It is a dilemma for the Oncs. But I look at it like this. If the BMT chemo is stronger than the chemo used to reduce the blast count, then why do the interim chemo? It will just delay and weaken him before starting the BMT, and does nothing toward the cure. Chemo is not a freebie to the body -- each dosage takes its toll. And the stats do not apply very well across the board. The "no blasts before BMT" stats are fuzzy at best, and even then must be put into perspective.
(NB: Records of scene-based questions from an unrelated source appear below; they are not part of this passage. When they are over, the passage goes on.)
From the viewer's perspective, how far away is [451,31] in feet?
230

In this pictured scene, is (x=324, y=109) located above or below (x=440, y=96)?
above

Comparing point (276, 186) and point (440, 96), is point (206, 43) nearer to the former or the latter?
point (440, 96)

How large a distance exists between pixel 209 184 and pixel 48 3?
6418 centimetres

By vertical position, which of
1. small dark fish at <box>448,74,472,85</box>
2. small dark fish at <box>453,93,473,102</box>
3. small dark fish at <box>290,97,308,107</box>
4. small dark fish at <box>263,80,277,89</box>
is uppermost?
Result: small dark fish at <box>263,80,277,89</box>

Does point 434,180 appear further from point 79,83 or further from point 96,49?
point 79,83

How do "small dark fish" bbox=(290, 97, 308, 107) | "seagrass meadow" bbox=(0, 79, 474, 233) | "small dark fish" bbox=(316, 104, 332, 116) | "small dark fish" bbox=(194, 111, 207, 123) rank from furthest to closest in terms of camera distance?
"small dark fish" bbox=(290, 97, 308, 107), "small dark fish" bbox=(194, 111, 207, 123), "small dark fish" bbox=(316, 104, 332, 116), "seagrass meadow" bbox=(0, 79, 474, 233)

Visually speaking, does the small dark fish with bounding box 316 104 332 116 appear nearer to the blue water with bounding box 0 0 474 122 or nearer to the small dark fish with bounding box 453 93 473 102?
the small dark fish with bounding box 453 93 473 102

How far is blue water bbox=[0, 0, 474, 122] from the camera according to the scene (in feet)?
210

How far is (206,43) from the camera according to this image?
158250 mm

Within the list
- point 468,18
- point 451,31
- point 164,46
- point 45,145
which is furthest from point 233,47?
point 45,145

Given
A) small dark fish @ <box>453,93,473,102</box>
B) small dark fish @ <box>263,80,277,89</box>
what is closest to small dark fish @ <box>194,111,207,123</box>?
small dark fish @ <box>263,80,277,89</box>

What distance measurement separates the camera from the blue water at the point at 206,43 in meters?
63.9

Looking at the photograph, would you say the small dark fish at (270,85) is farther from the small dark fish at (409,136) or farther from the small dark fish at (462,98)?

The key is that BJ is young, and he is healthy now. Why weaken him just to turn around and do the BMT chemo and radiation? Why delay the BMT just to hide the symptoms and also induce something the BMT chemo would do anyway? Do the Oncs have answers for this?
There are also other competing stats. "The optimal time of transplantation is controversial but thought to be up to 24 months following diagnosis."
It would be difficult to find data that clearly shows the effects of blast count on BMTs in CML patients. The following article discusses blast count and BMT survival in high risk AML and ALL patients, but these have lower probabilities of success than CML patients:
The stats are all over the map with regard to BMT. Age, donor matching, disease type, and stage play a huge role. The other stuff may just be noise level. If a person enters blast phase, the blasts can be reduced, but the person is technically still in blast phase, although the symptoms may be suppressed for a short time.
I do not know the right answer. There is no clear answer. There is never enough information. And the stats can get in the way of sound decision making when they are not properly applied.